Got a glue? Replacing phenol with bark

Wood Focus magazine
,
20 May 2012
a tree

Can bark be used as an eco-friendly replacement for phenol in wood composite adhesives? Ning Yan explains the results of a recent study.

Phenol-formaldehyde (PF) adhesives are the dominant resin for bonding in wood composites such as oriented strand board (OSB), medium density fibreboard (MDF) and exterior plywood. These thermosetting polymers have the advantages of good mechanical properties, high moisture resistance and stability. But with increasing global concerns about fossil fuel depletion and environmental footprint, there is more interest in exploring renewable resources as alternative feedstocks to replace phenol for the production of PF-based adhesives.

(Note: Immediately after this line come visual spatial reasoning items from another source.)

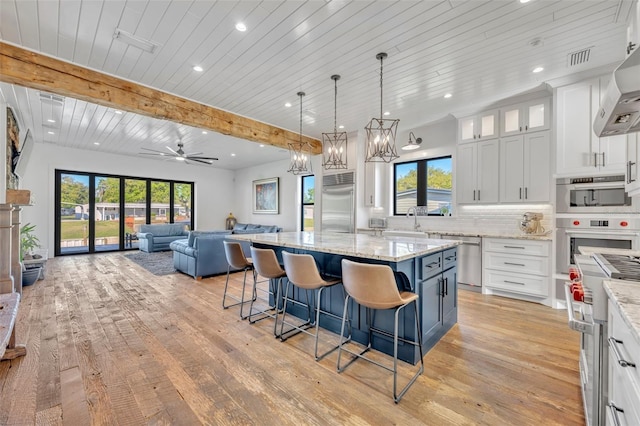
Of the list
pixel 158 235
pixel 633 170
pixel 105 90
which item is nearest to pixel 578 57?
pixel 633 170

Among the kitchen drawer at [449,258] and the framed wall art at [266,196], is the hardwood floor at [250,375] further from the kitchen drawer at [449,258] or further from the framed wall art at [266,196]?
the framed wall art at [266,196]

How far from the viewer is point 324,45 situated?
2695 mm

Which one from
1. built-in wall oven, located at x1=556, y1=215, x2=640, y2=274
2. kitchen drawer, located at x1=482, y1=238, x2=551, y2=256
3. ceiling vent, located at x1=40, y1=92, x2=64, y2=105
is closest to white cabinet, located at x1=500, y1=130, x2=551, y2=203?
built-in wall oven, located at x1=556, y1=215, x2=640, y2=274

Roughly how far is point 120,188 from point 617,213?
419 inches

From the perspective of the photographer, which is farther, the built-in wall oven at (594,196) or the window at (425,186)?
the window at (425,186)

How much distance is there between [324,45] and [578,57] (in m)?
2.71

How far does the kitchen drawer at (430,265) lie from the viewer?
2264mm

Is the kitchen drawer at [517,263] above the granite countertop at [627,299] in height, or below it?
below

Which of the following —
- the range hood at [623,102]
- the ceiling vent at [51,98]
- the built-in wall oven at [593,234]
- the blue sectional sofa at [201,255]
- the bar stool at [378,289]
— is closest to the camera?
the range hood at [623,102]

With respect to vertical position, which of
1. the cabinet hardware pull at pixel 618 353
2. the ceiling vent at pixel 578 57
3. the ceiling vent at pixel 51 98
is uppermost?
the ceiling vent at pixel 51 98

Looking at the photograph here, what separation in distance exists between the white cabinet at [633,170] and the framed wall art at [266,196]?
7523 mm

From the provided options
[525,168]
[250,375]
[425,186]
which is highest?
[525,168]

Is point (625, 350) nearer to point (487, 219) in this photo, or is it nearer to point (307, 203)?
point (487, 219)

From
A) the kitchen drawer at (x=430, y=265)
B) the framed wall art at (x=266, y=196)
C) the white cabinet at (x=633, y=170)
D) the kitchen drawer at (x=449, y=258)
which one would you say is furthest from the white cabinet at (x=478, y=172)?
the framed wall art at (x=266, y=196)
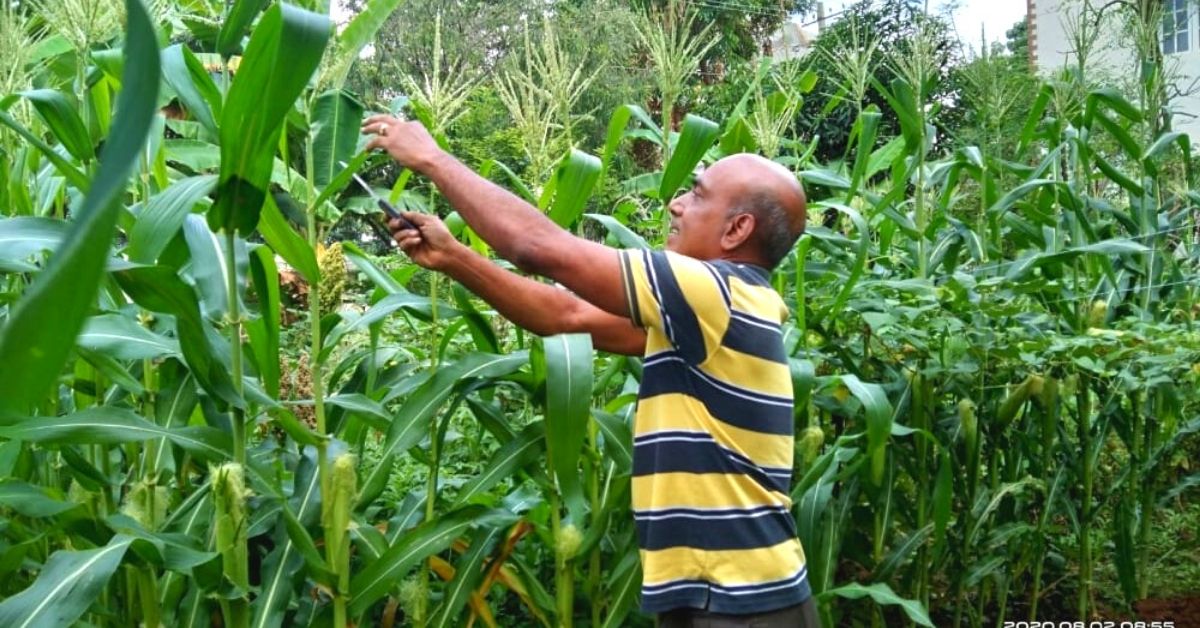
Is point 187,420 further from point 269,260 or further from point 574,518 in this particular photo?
point 574,518

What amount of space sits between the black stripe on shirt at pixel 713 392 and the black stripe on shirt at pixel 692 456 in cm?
6

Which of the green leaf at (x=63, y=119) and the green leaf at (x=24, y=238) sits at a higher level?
the green leaf at (x=63, y=119)

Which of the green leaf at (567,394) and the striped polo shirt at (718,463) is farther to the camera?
the green leaf at (567,394)

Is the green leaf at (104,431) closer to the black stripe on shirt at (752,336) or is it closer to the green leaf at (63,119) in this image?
the green leaf at (63,119)

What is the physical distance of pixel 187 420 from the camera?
236cm

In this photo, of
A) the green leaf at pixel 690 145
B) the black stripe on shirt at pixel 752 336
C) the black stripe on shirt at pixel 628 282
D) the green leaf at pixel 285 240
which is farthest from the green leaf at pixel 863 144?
the green leaf at pixel 285 240

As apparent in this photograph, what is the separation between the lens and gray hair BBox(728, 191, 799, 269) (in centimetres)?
212

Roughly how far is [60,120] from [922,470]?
2573 millimetres

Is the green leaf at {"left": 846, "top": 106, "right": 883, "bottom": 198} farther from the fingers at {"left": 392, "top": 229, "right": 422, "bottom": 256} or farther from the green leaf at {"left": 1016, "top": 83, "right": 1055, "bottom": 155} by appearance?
the fingers at {"left": 392, "top": 229, "right": 422, "bottom": 256}

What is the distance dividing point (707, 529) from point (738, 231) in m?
0.60

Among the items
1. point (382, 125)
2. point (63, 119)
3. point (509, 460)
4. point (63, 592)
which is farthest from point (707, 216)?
point (63, 592)

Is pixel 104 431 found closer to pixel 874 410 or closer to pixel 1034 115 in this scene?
pixel 874 410

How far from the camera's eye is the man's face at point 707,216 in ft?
7.04

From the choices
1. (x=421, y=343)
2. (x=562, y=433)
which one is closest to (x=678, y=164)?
(x=562, y=433)
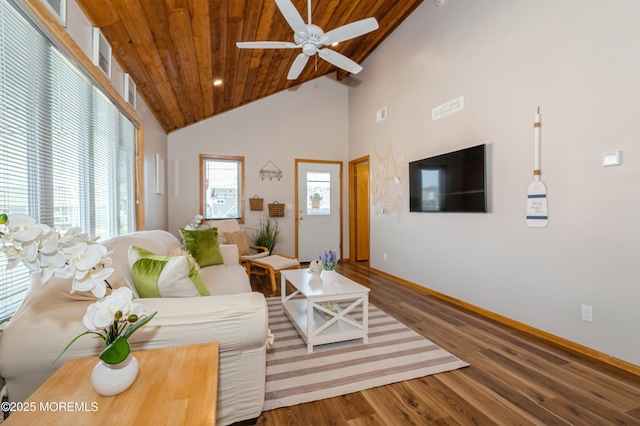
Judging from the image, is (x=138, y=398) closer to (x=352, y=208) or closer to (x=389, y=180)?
(x=389, y=180)

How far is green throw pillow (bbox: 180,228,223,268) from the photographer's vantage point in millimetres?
3363

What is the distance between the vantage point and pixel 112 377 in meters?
0.87

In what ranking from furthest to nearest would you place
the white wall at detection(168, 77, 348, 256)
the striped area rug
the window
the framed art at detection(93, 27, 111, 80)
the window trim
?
the window < the white wall at detection(168, 77, 348, 256) < the framed art at detection(93, 27, 111, 80) < the striped area rug < the window trim

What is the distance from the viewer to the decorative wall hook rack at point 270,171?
18.4 feet

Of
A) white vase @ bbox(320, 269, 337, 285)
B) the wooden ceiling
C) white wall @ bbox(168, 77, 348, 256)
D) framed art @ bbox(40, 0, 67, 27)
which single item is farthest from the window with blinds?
white wall @ bbox(168, 77, 348, 256)

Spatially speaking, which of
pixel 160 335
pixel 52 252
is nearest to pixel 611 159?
pixel 160 335

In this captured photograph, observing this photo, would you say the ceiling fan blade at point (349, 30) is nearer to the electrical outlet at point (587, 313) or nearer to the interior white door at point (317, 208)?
the electrical outlet at point (587, 313)

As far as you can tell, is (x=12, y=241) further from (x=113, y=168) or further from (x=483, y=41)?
(x=483, y=41)

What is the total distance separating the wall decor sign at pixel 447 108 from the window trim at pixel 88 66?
3.40m

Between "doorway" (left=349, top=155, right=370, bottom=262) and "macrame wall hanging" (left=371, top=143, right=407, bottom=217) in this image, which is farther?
"doorway" (left=349, top=155, right=370, bottom=262)

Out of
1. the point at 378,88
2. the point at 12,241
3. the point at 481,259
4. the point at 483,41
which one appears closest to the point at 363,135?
the point at 378,88

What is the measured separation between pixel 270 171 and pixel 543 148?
4.21 meters

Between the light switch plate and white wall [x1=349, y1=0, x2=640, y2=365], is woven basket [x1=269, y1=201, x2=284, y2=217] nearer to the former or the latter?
white wall [x1=349, y1=0, x2=640, y2=365]

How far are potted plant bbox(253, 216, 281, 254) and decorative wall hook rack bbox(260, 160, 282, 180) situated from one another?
78 centimetres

Bark is a renewable biomass material available in large quantities as waste residue from the conversion of wood logs to various forest products. It has a similar chemical composition to wood, although it contains more extractives and phenolic compounds. In forest product mills, bark is usually mixed with other woody residues and used as hog fuel for heat recovery. However, the heating value of bark is quite low and drops sharply when wet, so exploring other value-added uses for bark would be highly advantageous.

Previous studies have shown the potential of applying bark, bark extractives and bark components for phenolic resin synthesis. The adhesive application of bark from the mountain pine beetle-infested lodgepole pine was found to be highly promising. Both the liquefied bark and the bark extractives were found to be able to partly replace petroleum-based phenol for resin synthesis. The bondability of the resulting bark-derived PF resins was comparable to the commercial PF resins when 30wt% petroleum-based phenol was replaced by either the liquefied bark or the bark extractives.

In this study, bark from the sugar maple, Acer saccharum, was extracted with alkaline solution by using an autoclave. The acquired alkaline extractives were used as an alternative to partially replace phenol for reacting with formaldehyde under alkaline conditions to give bark extractive-based phenol formaldehyde resins. The resulting bark extractive PF resins were tested and compared with a lab PF resin and a commercial PF resin in terms of their curing characteristics and bonding performance.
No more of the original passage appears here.